(AIM OF THE EXERCISE): An exact restatement of the data is required, with the images omitted.

(MATERIALS PROVIDED):
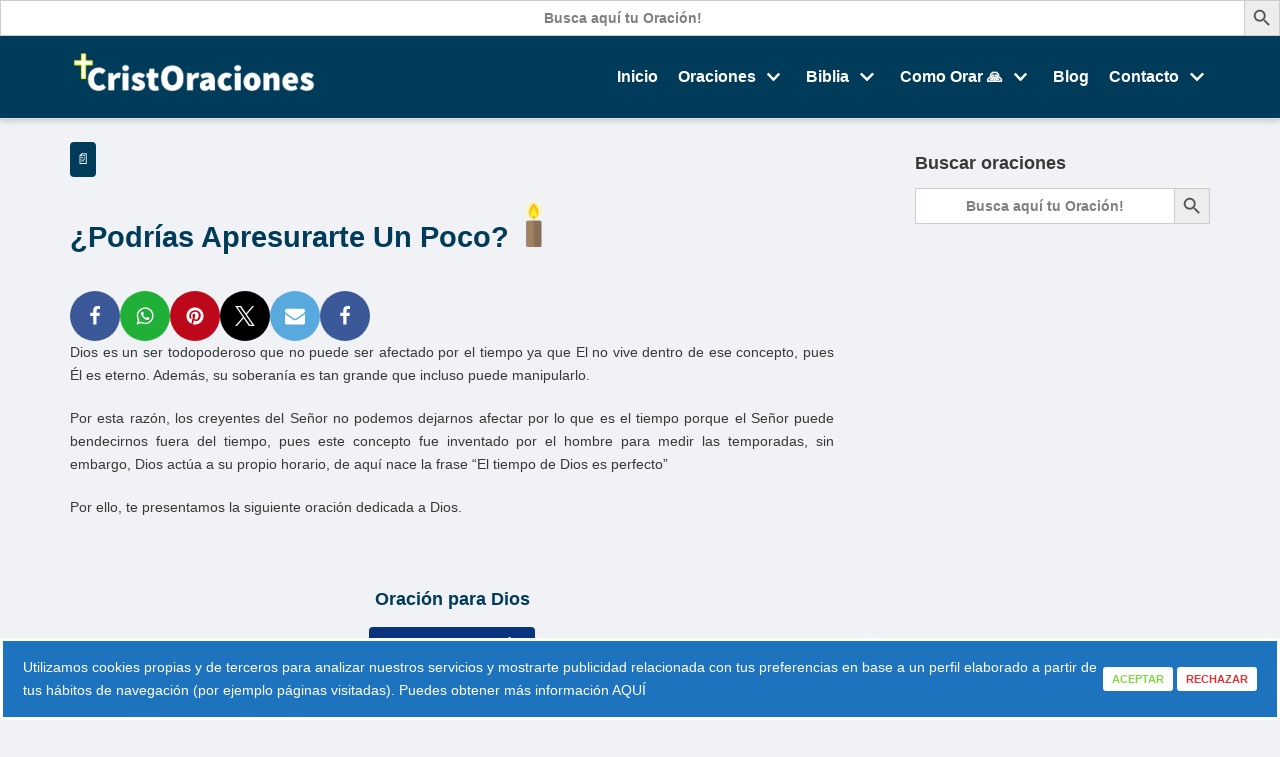

--- FILE ---
content_type: text/css
request_url: https://cristoraciones.com/wp-content/cache/autoptimize/css/autoptimize_c2fdfec013450b0c1dba33ca65a2523a.css
body_size: 294
content:
#catapult-cookie-bar{box-sizing:border-box;max-height:0;opacity:0;z-index:99999;overflow:hidden;color:#fff;position:fixed;left:0;bottom:0;width:100%;background-color:#1e73be;border-style:solid;border-width:px;border-color:}#catapult-cookie-bar a{color:#fff}#catapult-cookie-bar .x_close span{background-color:}button#catapultCookieAceptar{background:#fff;color:#81d742;border:0;padding:6px 9px;border-radius:3px}button#catapultCookieRechazar{background:#fff;color:#d33;border:0;padding:6px 9px;border-radius:3px}#catapult-cookie-bar h3{color:#fff}.has-cookie-bar #catapult-cookie-bar{opacity:1;max-height:999px;min-height:30px}
.is-menu path.search-icon-path{fill:#848484}body .popup-search-close:after,body .search-close:after{border-color:#848484}body .popup-search-close:before,body .search-close:before{border-color:#848484}

--- FILE ---
content_type: application/javascript; charset=utf-8
request_url: https://fundingchoicesmessages.google.com/f/AGSKWxVV5TcAp0l9wHcAxp_TqbXj_UhtTcbMzCTfAWyOxMY6E9sV9fis3CZPDTciXXCq4sxpmJXNtNplJzBAgmdp6hX93XRLFWEn2V7VMi-5NxsMXfTNHdeuq9rvyiH_WgYCoC9GJONj2MVw5xMYVUrTXu-OFCrfcJtzeSMww9R3Xi-b8x_ttch1T_tRd5Vu/_/adv_468./clkads./AdvertisementShare./ShowInterstitialAd./adchoices_
body_size: -1291
content:
window['d3800c02-7805-4acf-8cbe-de430dcd510c'] = true;

--- FILE ---
content_type: application/javascript; charset=utf-8
request_url: https://fundingchoicesmessages.google.com/f/AGSKWxUQnaYQRoGNZ0a7GhL0jQePVL9Gz4ZhbrHRljkOFES8kSKie3_Ieq_z8iFT8e7xF6SvDrLZCYDr3DPi0FiRdXtQJbIbx5kglVDE22l1FvoArU3Xn8Lu69Fv6fbkkYRq2jvaootj8w==?fccs=W251bGwsbnVsbCxudWxsLG51bGwsbnVsbCxudWxsLFsxNzY4OTY0MjI5LDg0NTAwMDAwMF0sbnVsbCxudWxsLG51bGwsW251bGwsWzcsNl0sbnVsbCxudWxsLG51bGwsbnVsbCxudWxsLG51bGwsbnVsbCxudWxsLG51bGwsMV0sImh0dHBzOi8vY3Jpc3RvcmFjaW9uZXMuY29tL3BvZHJpYXMtYXByZXN1cmFydGUtdW4tcG9jby8iLG51bGwsW1s4LCI5b0VCUi01bXFxbyJdLFs5LCJlbi1VUyJdLFsxOSwiMSJdLFsxNywiWzBdIl0sWzI0LCIiXSxbMjksImZhbHNlIl1dXQ
body_size: 112
content:
if (typeof __googlefc.fcKernelManager.run === 'function') {"use strict";this.default_ContributorServingResponseClientJs=this.default_ContributorServingResponseClientJs||{};(function(_){var window=this;
try{
var qp=function(a){this.A=_.t(a)};_.u(qp,_.J);var rp=function(a){this.A=_.t(a)};_.u(rp,_.J);rp.prototype.getWhitelistStatus=function(){return _.F(this,2)};var sp=function(a){this.A=_.t(a)};_.u(sp,_.J);var tp=_.ed(sp),up=function(a,b,c){this.B=a;this.j=_.A(b,qp,1);this.l=_.A(b,_.Pk,3);this.F=_.A(b,rp,4);a=this.B.location.hostname;this.D=_.Fg(this.j,2)&&_.O(this.j,2)!==""?_.O(this.j,2):a;a=new _.Qg(_.Qk(this.l));this.C=new _.dh(_.q.document,this.D,a);this.console=null;this.o=new _.mp(this.B,c,a)};
up.prototype.run=function(){if(_.O(this.j,3)){var a=this.C,b=_.O(this.j,3),c=_.fh(a),d=new _.Wg;b=_.hg(d,1,b);c=_.C(c,1,b);_.jh(a,c)}else _.gh(this.C,"FCNEC");_.op(this.o,_.A(this.l,_.De,1),this.l.getDefaultConsentRevocationText(),this.l.getDefaultConsentRevocationCloseText(),this.l.getDefaultConsentRevocationAttestationText(),this.D);_.pp(this.o,_.F(this.F,1),this.F.getWhitelistStatus());var e;a=(e=this.B.googlefc)==null?void 0:e.__executeManualDeployment;a!==void 0&&typeof a==="function"&&_.To(this.o.G,
"manualDeploymentApi")};var vp=function(){};vp.prototype.run=function(a,b,c){var d;return _.v(function(e){d=tp(b);(new up(a,d,c)).run();return e.return({})})};_.Tk(7,new vp);
}catch(e){_._DumpException(e)}
}).call(this,this.default_ContributorServingResponseClientJs);
// Google Inc.

//# sourceURL=/_/mss/boq-content-ads-contributor/_/js/k=boq-content-ads-contributor.ContributorServingResponseClientJs.en_US.9oEBR-5mqqo.es5.O/d=1/exm=ad_blocking_detection_executable,kernel_loader,loader_js_executable/ed=1/rs=AJlcJMwtVrnwsvCgvFVyuqXAo8GMo9641A/m=cookie_refresh_executable
__googlefc.fcKernelManager.run('\x5b\x5b\x5b7,\x22\x5b\x5bnull,\\\x22cristoraciones.com\\\x22,\\\x22AKsRol-PG8dm00QWLdk0f7cEId7OPJa56jAaFJ-Y5JNHfN974PnHpDb1bf1m2LqkwfR4n3slFb50NSIqLN90u9v98rprslnl74KbI1_stR86uqf9HvMawTH9lrQoNuKCabFv0GFEme8kf957iSFDxLQ85rCIL14qWw\\\\u003d\\\\u003d\\\x22\x5d,null,\x5b\x5bnull,null,null,\\\x22https:\/\/fundingchoicesmessages.google.com\/f\/AGSKWxUriW2aU2SYOJSWggvN28ziPhyIUR8OmR8Qxak_79UlNT6yr2kcMudsvqYcIKk7p8MPtPnIKRGYUcrLfXHetcTvWqv5efkplEZeG7Rb6NDihtN03JjMATfO3ArvehaQdYuxDCqDrA\\\\u003d\\\\u003d\\\x22\x5d,null,null,\x5bnull,null,null,\\\x22https:\/\/fundingchoicesmessages.google.com\/el\/AGSKWxXkyWlVZsaahq8yTXGAcb-0YWg3T7fWDsxckLXthlI5F-gZ4tW43WTGTBb8Ei1QH49kpFVBNtXc38KFYVsHx36HBkC0KzkU52G5cVFVrr73ccgk4Uy-2PiPOWSmmgjmcfTgL61arA\\\\u003d\\\\u003d\\\x22\x5d,null,\x5bnull,\x5b7,6\x5d,null,null,null,null,null,null,null,null,null,1\x5d\x5d,\x5b3,1\x5d\x5d\x22\x5d\x5d,\x5bnull,null,null,\x22https:\/\/fundingchoicesmessages.google.com\/f\/AGSKWxVxhCUaR2XzCMRb4_TWCb-lMfnuWintQG-VIdsvthsH1GbQBvO4g__lnV3vLCGDchlscA2pySngRtoGoMx9XzYy6csn0NsLs_l1Vlgdmdxv-aHUokd6HCHFiaWpsc7Wq9SL6ZS95g\\u003d\\u003d\x22\x5d\x5d');}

(ANSWER):
--- FILE ---
content_type: text/css
request_url: https://cristoraciones.com/wp-content/cache/autoptimize/css/autoptimize_c2fdfec013450b0c1dba33ca65a2523a.css
body_size: 294
content:
#catapult-cookie-bar{box-sizing:border-box;max-height:0;opacity:0;z-index:99999;overflow:hidden;color:#fff;position:fixed;left:0;bottom:0;width:100%;background-color:#1e73be;border-style:solid;border-width:px;border-color:}#catapult-cookie-bar a{color:#fff}#catapult-cookie-bar .x_close span{background-color:}button#catapultCookieAceptar{background:#fff;color:#81d742;border:0;padding:6px 9px;border-radius:3px}button#catapultCookieRechazar{background:#fff;color:#d33;border:0;padding:6px 9px;border-radius:3px}#catapult-cookie-bar h3{color:#fff}.has-cookie-bar #catapult-cookie-bar{opacity:1;max-height:999px;min-height:30px}
.is-menu path.search-icon-path{fill:#848484}body .popup-search-close:after,body .search-close:after{border-color:#848484}body .popup-search-close:before,body .search-close:before{border-color:#848484}

--- FILE ---
content_type: application/javascript; charset=utf-8
request_url: https://fundingchoicesmessages.google.com/f/AGSKWxVV5TcAp0l9wHcAxp_TqbXj_UhtTcbMzCTfAWyOxMY6E9sV9fis3CZPDTciXXCq4sxpmJXNtNplJzBAgmdp6hX93XRLFWEn2V7VMi-5NxsMXfTNHdeuq9rvyiH_WgYCoC9GJONj2MVw5xMYVUrTXu-OFCrfcJtzeSMww9R3Xi-b8x_ttch1T_tRd5Vu/_/adv_468./clkads./AdvertisementShare./ShowInterstitialAd./adchoices_
body_size: -1291
content:
window['d3800c02-7805-4acf-8cbe-de430dcd510c'] = true;

--- FILE ---
content_type: application/javascript; charset=utf-8
request_url: https://fundingchoicesmessages.google.com/f/AGSKWxUQnaYQRoGNZ0a7GhL0jQePVL9Gz4ZhbrHRljkOFES8kSKie3_Ieq_z8iFT8e7xF6SvDrLZCYDr3DPi0FiRdXtQJbIbx5kglVDE22l1FvoArU3Xn8Lu69Fv6fbkkYRq2jvaootj8w==?fccs=W251bGwsbnVsbCxudWxsLG51bGwsbnVsbCxudWxsLFsxNzY4OTY0MjI5LDg0NTAwMDAwMF0sbnVsbCxudWxsLG51bGwsW251bGwsWzcsNl0sbnVsbCxudWxsLG51bGwsbnVsbCxudWxsLG51bGwsbnVsbCxudWxsLG51bGwsMV0sImh0dHBzOi8vY3Jpc3RvcmFjaW9uZXMuY29tL3BvZHJpYXMtYXByZXN1cmFydGUtdW4tcG9jby8iLG51bGwsW1s4LCI5b0VCUi01bXFxbyJdLFs5LCJlbi1VUyJdLFsxOSwiMSJdLFsxNywiWzBdIl0sWzI0LCIiXSxbMjksImZhbHNlIl1dXQ
body_size: 112
content:
if (typeof __googlefc.fcKernelManager.run === 'function') {"use strict";this.default_ContributorServingResponseClientJs=this.default_ContributorServingResponseClientJs||{};(function(_){var window=this;
try{
var qp=function(a){this.A=_.t(a)};_.u(qp,_.J);var rp=function(a){this.A=_.t(a)};_.u(rp,_.J);rp.prototype.getWhitelistStatus=function(){return _.F(this,2)};var sp=function(a){this.A=_.t(a)};_.u(sp,_.J);var tp=_.ed(sp),up=function(a,b,c){this.B=a;this.j=_.A(b,qp,1);this.l=_.A(b,_.Pk,3);this.F=_.A(b,rp,4);a=this.B.location.hostname;this.D=_.Fg(this.j,2)&&_.O(this.j,2)!==""?_.O(this.j,2):a;a=new _.Qg(_.Qk(this.l));this.C=new _.dh(_.q.document,this.D,a);this.console=null;this.o=new _.mp(this.B,c,a)};
up.prototype.run=function(){if(_.O(this.j,3)){var a=this.C,b=_.O(this.j,3),c=_.fh(a),d=new _.Wg;b=_.hg(d,1,b);c=_.C(c,1,b);_.jh(a,c)}else _.gh(this.C,"FCNEC");_.op(this.o,_.A(this.l,_.De,1),this.l.getDefaultConsentRevocationText(),this.l.getDefaultConsentRevocationCloseText(),this.l.getDefaultConsentRevocationAttestationText(),this.D);_.pp(this.o,_.F(this.F,1),this.F.getWhitelistStatus());var e;a=(e=this.B.googlefc)==null?void 0:e.__executeManualDeployment;a!==void 0&&typeof a==="function"&&_.To(this.o.G,
"manualDeploymentApi")};var vp=function(){};vp.prototype.run=function(a,b,c){var d;return _.v(function(e){d=tp(b);(new up(a,d,c)).run();return e.return({})})};_.Tk(7,new vp);
}catch(e){_._DumpException(e)}
}).call(this,this.default_ContributorServingResponseClientJs);
// Google Inc.

//# sourceURL=/_/mss/boq-content-ads-contributor/_/js/k=boq-content-ads-contributor.ContributorServingResponseClientJs.en_US.9oEBR-5mqqo.es5.O/d=1/exm=ad_blocking_detection_executable,kernel_loader,loader_js_executable/ed=1/rs=AJlcJMwtVrnwsvCgvFVyuqXAo8GMo9641A/m=cookie_refresh_executable
__googlefc.fcKernelManager.run('\x5b\x5b\x5b7,\x22\x5b\x5bnull,\\\x22cristoraciones.com\\\x22,\\\x22AKsRol-PG8dm00QWLdk0f7cEId7OPJa56jAaFJ-Y5JNHfN974PnHpDb1bf1m2LqkwfR4n3slFb50NSIqLN90u9v98rprslnl74KbI1_stR86uqf9HvMawTH9lrQoNuKCabFv0GFEme8kf957iSFDxLQ85rCIL14qWw\\\\u003d\\\\u003d\\\x22\x5d,null,\x5b\x5bnull,null,null,\\\x22https:\/\/fundingchoicesmessages.google.com\/f\/AGSKWxUriW2aU2SYOJSWggvN28ziPhyIUR8OmR8Qxak_79UlNT6yr2kcMudsvqYcIKk7p8MPtPnIKRGYUcrLfXHetcTvWqv5efkplEZeG7Rb6NDihtN03JjMATfO3ArvehaQdYuxDCqDrA\\\\u003d\\\\u003d\\\x22\x5d,null,null,\x5bnull,null,null,\\\x22https:\/\/fundingchoicesmessages.google.com\/el\/AGSKWxXkyWlVZsaahq8yTXGAcb-0YWg3T7fWDsxckLXthlI5F-gZ4tW43WTGTBb8Ei1QH49kpFVBNtXc38KFYVsHx36HBkC0KzkU52G5cVFVrr73ccgk4Uy-2PiPOWSmmgjmcfTgL61arA\\\\u003d\\\\u003d\\\x22\x5d,null,\x5bnull,\x5b7,6\x5d,null,null,null,null,null,null,null,null,null,1\x5d\x5d,\x5b3,1\x5d\x5d\x22\x5d\x5d,\x5bnull,null,null,\x22https:\/\/fundingchoicesmessages.google.com\/f\/AGSKWxVxhCUaR2XzCMRb4_TWCb-lMfnuWintQG-VIdsvthsH1GbQBvO4g__lnV3vLCGDchlscA2pySngRtoGoMx9XzYy6csn0NsLs_l1Vlgdmdxv-aHUokd6HCHFiaWpsc7Wq9SL6ZS95g\\u003d\\u003d\x22\x5d\x5d');}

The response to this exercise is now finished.